Der Frühling lässt sein blaues Band auch über die Plätze des Bezirks Leoben streifen. Und gerade die Haupt-, Markt- und Dorfplätze haben sich in vielen Gemeinden in den vergangenen Jahren sehr gemausert und sind zu neuen Kommunikationszentren und Mittelpunkten in den Gemeinden geworden.
Die Osterfeiertage, so man sie zu Hause verbringt, bieten sich für einen kleinen Streifzug durch den Bezirk Leoben an, um die vielen neu- oder umgestalteten Plätze in Augenschein zu nehmen und auf sich wirken zu lassen.
Bekanntlich lässt sich über Geschmack nicht streiten, und der eine oder andere Platz findet vielleicht nicht so großen Gefallen, aber zumindest sorgen die Plätze für Diskussionen und Gesprächsstoff und führen zu einer Auseinandersetzung mit Architektur und Ortsentwicklung. Der Startschuss für die Platzneugestaltungen wurde in Leoben mit dem neuen Hauptplatz gegeben.
Leoben: Mutige Lösung mit mediterranem Flair.
Trofaiach: Ein Schachbrett, auf dem Passanten die Spieler sind.
Kammern: Ein Platz, wo sich Moderne und Tradition paaren.

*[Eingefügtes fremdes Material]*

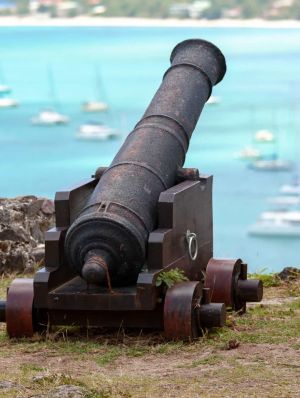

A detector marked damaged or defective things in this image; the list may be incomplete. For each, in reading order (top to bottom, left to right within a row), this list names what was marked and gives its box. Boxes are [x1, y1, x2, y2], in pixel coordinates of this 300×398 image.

rusted iron surface [65, 38, 225, 286]
rusted iron surface [5, 278, 34, 338]
rusted iron surface [206, 258, 262, 310]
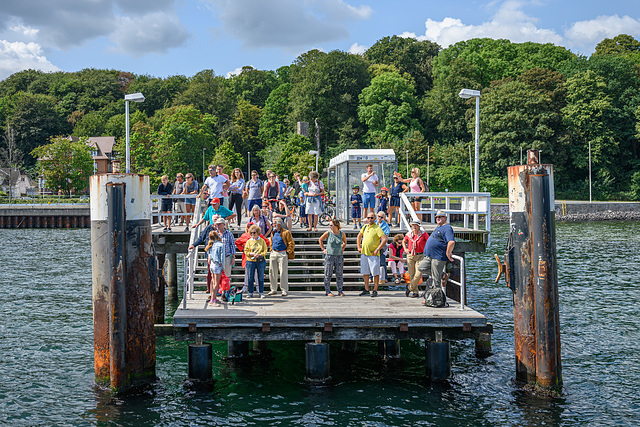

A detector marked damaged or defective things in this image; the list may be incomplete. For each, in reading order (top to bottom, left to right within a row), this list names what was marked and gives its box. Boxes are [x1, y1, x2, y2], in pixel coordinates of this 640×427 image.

piling with rust stains [91, 172, 156, 392]
rusty metal piling [504, 151, 564, 394]
piling with rust stains [508, 150, 564, 392]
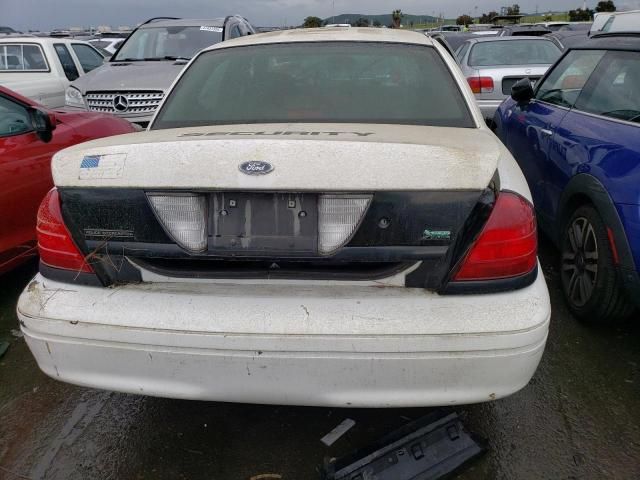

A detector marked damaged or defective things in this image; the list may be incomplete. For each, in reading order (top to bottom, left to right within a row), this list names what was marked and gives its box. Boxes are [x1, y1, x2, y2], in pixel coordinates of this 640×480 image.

damaged vehicle [18, 28, 552, 406]
detached bumper piece [324, 412, 484, 480]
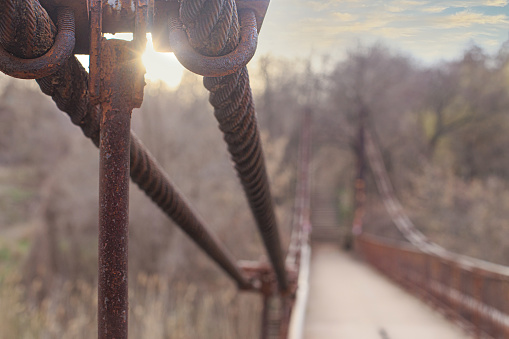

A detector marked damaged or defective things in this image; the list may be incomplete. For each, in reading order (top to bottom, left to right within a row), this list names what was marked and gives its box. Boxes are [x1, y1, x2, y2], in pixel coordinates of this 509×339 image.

rusty metal post [96, 39, 137, 339]
peeling paint on post [97, 39, 136, 339]
rusty steel cable [0, 0, 250, 292]
rusted metal bracket [38, 0, 270, 53]
rusty steel cable [179, 0, 288, 292]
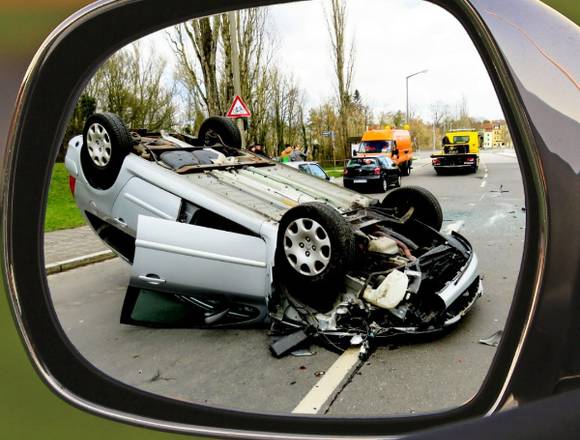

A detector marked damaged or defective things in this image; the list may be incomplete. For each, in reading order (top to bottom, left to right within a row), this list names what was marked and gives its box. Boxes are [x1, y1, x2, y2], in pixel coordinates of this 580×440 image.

overturned silver car [63, 112, 482, 358]
broken plastic piece [370, 237, 402, 254]
broken plastic piece [362, 268, 408, 310]
broken plastic piece [480, 330, 502, 348]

St. Peter-Freienstein: Spannender Blick durchs Schlüsselloch, etwas eingeengt durch Säulen.
Niklasdorf: Autos stören das Ton-in-Ton-Ensemble.
Mautern: Auch hier trüben Autos den Blick aufs Wesentliche.
Vordernberg: Historisch Eingebettetes, behutsam untermalt.
Gai: Ein Klecks Moderne in ländlicher Idylle.